[Rows from a dataset]
/---

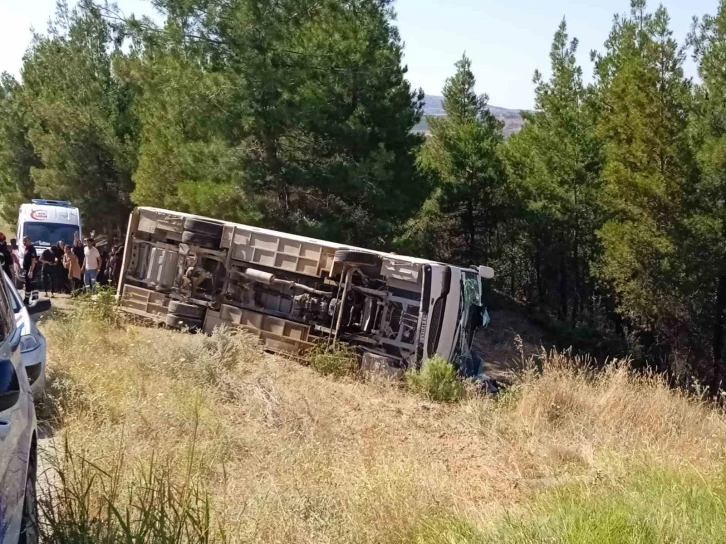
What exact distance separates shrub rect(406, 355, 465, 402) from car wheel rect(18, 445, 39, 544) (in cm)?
781

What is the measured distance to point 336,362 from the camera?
12.4 meters

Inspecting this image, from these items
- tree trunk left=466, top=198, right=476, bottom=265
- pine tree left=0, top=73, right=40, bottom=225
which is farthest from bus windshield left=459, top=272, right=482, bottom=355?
pine tree left=0, top=73, right=40, bottom=225

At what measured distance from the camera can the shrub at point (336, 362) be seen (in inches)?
487

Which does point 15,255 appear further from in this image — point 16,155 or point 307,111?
point 16,155

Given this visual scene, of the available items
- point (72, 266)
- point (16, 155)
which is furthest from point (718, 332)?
point (16, 155)

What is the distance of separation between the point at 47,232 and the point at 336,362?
11690 mm

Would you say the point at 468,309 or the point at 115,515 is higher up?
the point at 468,309

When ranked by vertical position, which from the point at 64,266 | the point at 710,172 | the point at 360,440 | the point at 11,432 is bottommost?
the point at 64,266

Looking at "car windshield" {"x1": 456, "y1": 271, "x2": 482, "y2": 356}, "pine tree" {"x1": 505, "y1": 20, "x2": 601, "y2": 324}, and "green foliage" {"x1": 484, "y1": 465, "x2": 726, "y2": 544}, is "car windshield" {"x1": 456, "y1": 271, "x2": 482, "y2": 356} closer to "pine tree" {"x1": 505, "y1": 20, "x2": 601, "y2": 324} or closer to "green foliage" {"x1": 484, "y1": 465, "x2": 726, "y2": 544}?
"green foliage" {"x1": 484, "y1": 465, "x2": 726, "y2": 544}

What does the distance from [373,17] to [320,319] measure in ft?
35.6

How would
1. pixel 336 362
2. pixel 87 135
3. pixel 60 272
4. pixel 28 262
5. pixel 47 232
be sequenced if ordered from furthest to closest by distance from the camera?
pixel 87 135 → pixel 47 232 → pixel 60 272 → pixel 28 262 → pixel 336 362

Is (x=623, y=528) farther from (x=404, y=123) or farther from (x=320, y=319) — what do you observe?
(x=404, y=123)

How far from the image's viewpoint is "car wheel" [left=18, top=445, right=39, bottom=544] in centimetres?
364

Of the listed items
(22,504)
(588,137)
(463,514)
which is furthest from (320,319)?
(588,137)
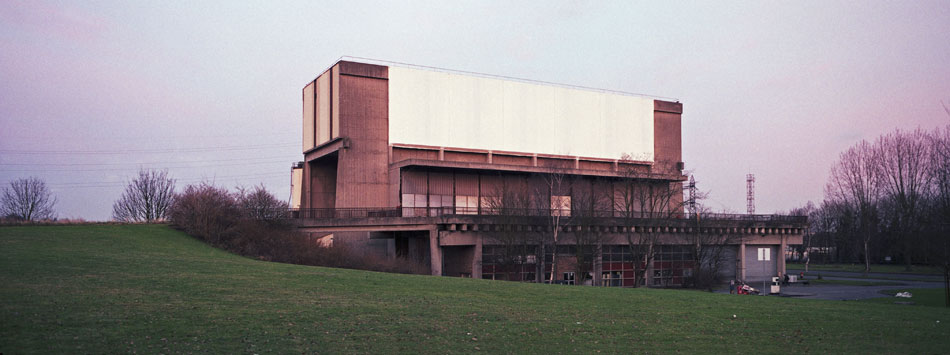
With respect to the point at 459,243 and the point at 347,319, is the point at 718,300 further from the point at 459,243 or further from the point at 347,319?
the point at 459,243

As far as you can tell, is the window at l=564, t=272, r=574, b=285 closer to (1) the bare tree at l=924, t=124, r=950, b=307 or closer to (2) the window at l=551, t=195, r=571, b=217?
(2) the window at l=551, t=195, r=571, b=217

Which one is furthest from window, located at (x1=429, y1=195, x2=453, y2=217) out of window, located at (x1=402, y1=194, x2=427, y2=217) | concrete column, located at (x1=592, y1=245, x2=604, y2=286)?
concrete column, located at (x1=592, y1=245, x2=604, y2=286)

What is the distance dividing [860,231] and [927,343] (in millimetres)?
89290

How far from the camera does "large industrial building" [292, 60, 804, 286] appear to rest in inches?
1852

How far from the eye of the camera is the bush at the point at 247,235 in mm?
37094

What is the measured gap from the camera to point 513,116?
61156 mm

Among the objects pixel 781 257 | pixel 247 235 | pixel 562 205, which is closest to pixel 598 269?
pixel 562 205

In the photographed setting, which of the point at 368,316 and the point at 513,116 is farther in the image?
the point at 513,116

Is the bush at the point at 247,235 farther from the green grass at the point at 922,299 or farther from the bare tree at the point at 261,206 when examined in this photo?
the green grass at the point at 922,299

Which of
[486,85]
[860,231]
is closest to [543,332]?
[486,85]

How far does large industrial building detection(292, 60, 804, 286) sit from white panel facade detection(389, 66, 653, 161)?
0.41ft

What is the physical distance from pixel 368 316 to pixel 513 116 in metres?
47.5

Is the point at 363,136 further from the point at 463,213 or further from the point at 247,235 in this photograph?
the point at 247,235

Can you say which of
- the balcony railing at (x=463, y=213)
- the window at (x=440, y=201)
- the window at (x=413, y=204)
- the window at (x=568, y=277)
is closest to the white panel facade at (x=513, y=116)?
the window at (x=440, y=201)
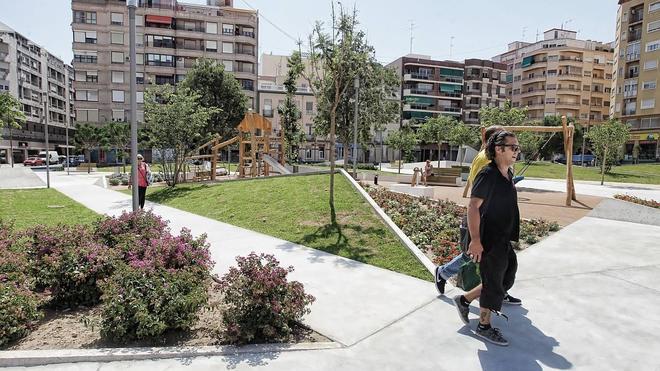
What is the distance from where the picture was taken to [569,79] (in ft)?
248

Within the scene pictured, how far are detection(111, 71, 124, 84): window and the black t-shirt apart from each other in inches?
2406

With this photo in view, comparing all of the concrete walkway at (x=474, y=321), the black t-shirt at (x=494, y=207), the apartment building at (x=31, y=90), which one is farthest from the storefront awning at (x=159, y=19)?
the black t-shirt at (x=494, y=207)

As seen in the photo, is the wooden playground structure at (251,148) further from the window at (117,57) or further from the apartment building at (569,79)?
the apartment building at (569,79)

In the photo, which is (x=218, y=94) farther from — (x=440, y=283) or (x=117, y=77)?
(x=440, y=283)

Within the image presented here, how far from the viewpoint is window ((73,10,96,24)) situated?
55875 millimetres

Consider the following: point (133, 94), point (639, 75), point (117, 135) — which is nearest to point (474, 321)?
point (133, 94)

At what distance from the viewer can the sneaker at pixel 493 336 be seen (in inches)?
156

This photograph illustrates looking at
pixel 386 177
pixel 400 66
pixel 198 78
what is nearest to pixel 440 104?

\---

— Problem —
Give back, unchanged, every line from the one with "What is the distance from" to the end of the entries above.

— Solution —
What is the distance from where the picture was taken to [569,79] (in ft)?
248

Within the scene pictured, how far are detection(111, 71, 124, 84): window and the black t-shirt apart from each other in inches?
2406

With this photo in view, comparing all of the concrete walkway at (x=474, y=321), the black t-shirt at (x=494, y=207), the apartment building at (x=31, y=90), which one is farthest from the storefront awning at (x=159, y=19)?
the black t-shirt at (x=494, y=207)

As seen in the photo, is the wooden playground structure at (251,148) further from the window at (117,57) or further from the apartment building at (569,79)?
the apartment building at (569,79)

In the photo, which is (x=218, y=94) farther from — (x=440, y=283) or (x=117, y=77)?
(x=440, y=283)

Within the image presented here, how far from the viewpoint is window ((73,10,96,24)) situated?
55875 millimetres

Consider the following: point (133, 94), point (639, 75), point (117, 135) — which is nearest to point (474, 321)?
point (133, 94)

At what distance from the viewer can the sneaker at pixel 493 336 be seen (in inches)?
156

This photograph illustrates looking at
pixel 386 177
pixel 400 66
pixel 198 78
what is nearest to pixel 440 104?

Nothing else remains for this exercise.